* **Task objective**
Your response to the data below should hold nothing except the lines from the one containing "Pinkontheweb.com" down to the one containing "Постное меню", reproduced exactly and without pictures.

* **Input material**
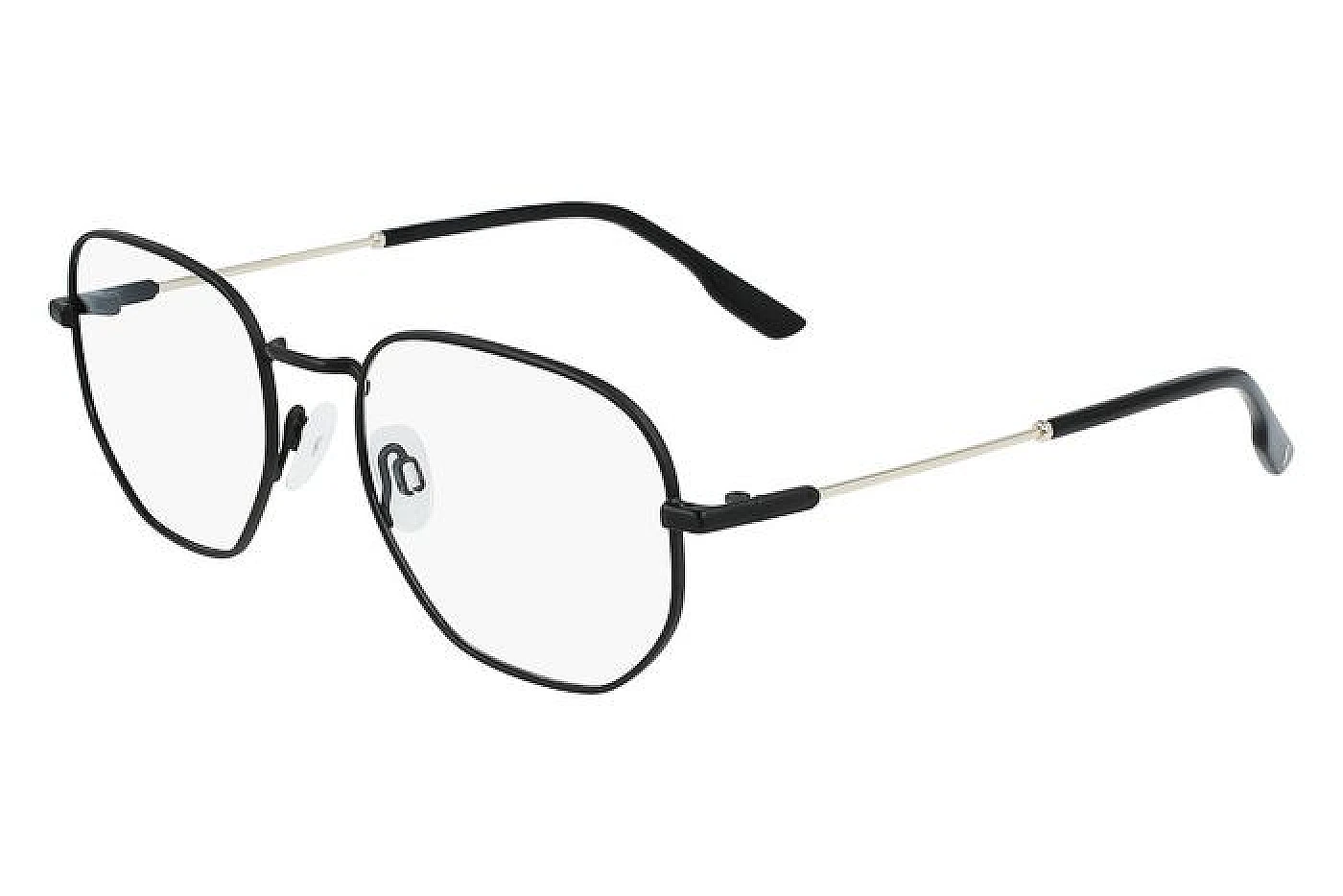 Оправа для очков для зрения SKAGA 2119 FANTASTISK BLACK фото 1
---
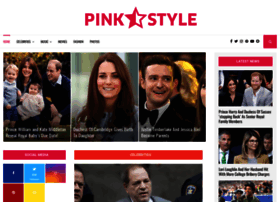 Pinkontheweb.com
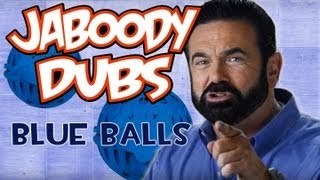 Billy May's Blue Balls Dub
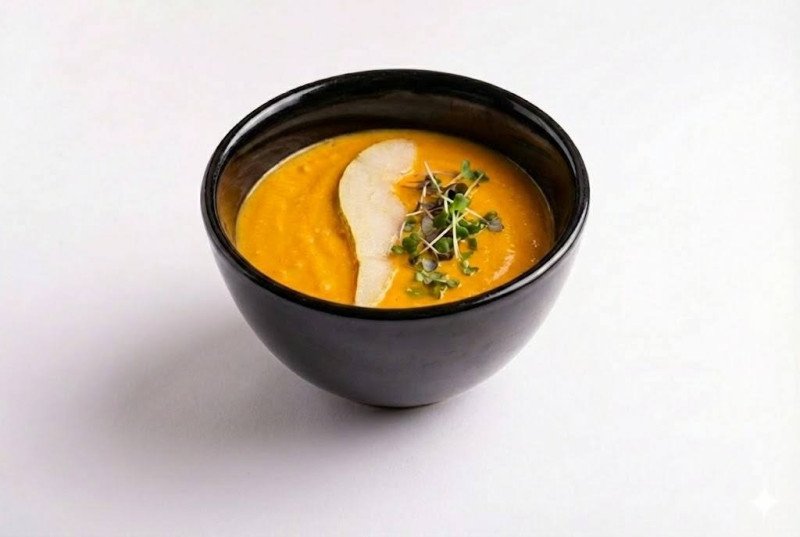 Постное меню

* **Task response**
 Pinkontheweb.com
 Billy May's Blue Balls Dub
 Постное меню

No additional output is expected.